Brown Patch by Charles Bohmfalk
It is that time of the year when we are now entering the fall season that brings cooler weather and humid, rainy conditions. These conditions when the overnight temperatures are below 70° F and the daytime temperatures are in the 75° F to 85° F range can lead to many problems in the lawn. Brown patch is one of the lawn diseases that becomes a real problem in our lawns during the cooler and more humid weather conditions in the fall and early winter months. A number of popular lawn grasses are susceptible to brown patch: Berumda, Carpetgrass, Centipede, Fescue, Kentucky bluegrass, St. Augustine and Zoysia. Other grasses may be infected as well. Brown patch may be identified as circular or irregular shaped patches of light brown, thinned grass. The grass may appear yellowish and have a smoke ring on the outer edge. Leaf sheaths become rotted and a gentle pull on the leaf blade will easily separate the leaf from the runner. Most fungicides will do an effective job if used as a preventive treatment. Brown patch may be harder to control once the fungus is established. The Texas A&M website (aggieturf.tamu.edu/
I recently had a brown area in my lawn.
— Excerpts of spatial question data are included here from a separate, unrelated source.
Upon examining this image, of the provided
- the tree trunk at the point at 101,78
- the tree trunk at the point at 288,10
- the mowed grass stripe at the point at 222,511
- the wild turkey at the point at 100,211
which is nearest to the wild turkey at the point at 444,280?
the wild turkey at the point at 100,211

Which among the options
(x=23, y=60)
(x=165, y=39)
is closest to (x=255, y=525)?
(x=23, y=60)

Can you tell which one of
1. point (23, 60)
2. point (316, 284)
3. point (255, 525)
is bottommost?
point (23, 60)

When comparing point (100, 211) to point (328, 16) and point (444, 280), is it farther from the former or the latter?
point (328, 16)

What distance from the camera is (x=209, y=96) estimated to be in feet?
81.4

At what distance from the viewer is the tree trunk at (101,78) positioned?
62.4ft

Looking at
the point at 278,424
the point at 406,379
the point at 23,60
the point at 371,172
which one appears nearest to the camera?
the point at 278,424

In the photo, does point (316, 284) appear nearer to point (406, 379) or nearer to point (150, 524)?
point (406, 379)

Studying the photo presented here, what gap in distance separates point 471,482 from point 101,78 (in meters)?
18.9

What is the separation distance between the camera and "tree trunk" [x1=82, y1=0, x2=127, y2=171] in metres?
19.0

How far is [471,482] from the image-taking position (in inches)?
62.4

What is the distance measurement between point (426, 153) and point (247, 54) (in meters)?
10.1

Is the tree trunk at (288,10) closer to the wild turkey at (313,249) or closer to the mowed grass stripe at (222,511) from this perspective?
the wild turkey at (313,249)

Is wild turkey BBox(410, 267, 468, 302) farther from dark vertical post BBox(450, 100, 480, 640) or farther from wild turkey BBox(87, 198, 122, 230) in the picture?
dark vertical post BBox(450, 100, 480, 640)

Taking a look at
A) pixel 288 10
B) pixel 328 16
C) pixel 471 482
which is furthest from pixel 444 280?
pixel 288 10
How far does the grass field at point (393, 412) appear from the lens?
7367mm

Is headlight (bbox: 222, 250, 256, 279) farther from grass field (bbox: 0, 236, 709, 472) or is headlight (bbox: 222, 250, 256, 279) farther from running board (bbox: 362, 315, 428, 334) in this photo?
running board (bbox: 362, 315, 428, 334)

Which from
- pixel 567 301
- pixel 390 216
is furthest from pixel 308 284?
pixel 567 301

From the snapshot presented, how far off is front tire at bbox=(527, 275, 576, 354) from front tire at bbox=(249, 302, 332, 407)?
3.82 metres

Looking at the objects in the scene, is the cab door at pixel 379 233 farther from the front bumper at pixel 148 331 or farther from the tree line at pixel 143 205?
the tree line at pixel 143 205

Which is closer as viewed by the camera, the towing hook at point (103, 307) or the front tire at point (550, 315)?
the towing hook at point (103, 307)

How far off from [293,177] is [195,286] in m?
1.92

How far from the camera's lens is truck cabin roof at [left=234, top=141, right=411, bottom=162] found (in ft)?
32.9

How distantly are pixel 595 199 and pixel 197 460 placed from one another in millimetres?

Brown areas caused by grub worms will show a browning or the appearance of a lack of water in the area. The damage may be a small spot or cover a large area and is caused by white grub worms, the larvae of the May or June bugs. The larvae feed one to two inches below the surface and destroy part or most of the root system of the lawn. Damage usually appears in late July through early August. If the damage is heavy, the sod can be easily lifted up or rolled up. To verify that the problem is grub worm damage, dig one square foot sections to a depth of 4 inches. Treatment with an insecticide is necessary if more than four grubs are found per square foot. Since my lawn damage was in an area where I have had a problem with grub worms before, I treated the area with an insecticide. The grass is already showing good signs of recovery. If left unattended in the fall, the grub worm will survive over winter and become very active in the early spring. By this time, the grubs have done more significant damage to the grass roots and large areas of the lawn may not survive the winter.
Cinch bug damage appears as irregular patches in sunny areas, usually along driveways, sidewalks and house foundations. The grass first turns yellow and eventually dies and turns brown. To identify a chinch bug infestation, remove both ends of a metal can and twist it into the grass. Fill the can with water and a little detergent. In a few minutes, the chinch bugs will float to the surface. They are black with white wings folded over the body. Treat with an insecticide that has cinch bugs listed on the label. Read the label and carefully follow the directions when using any fungicide or insecticide.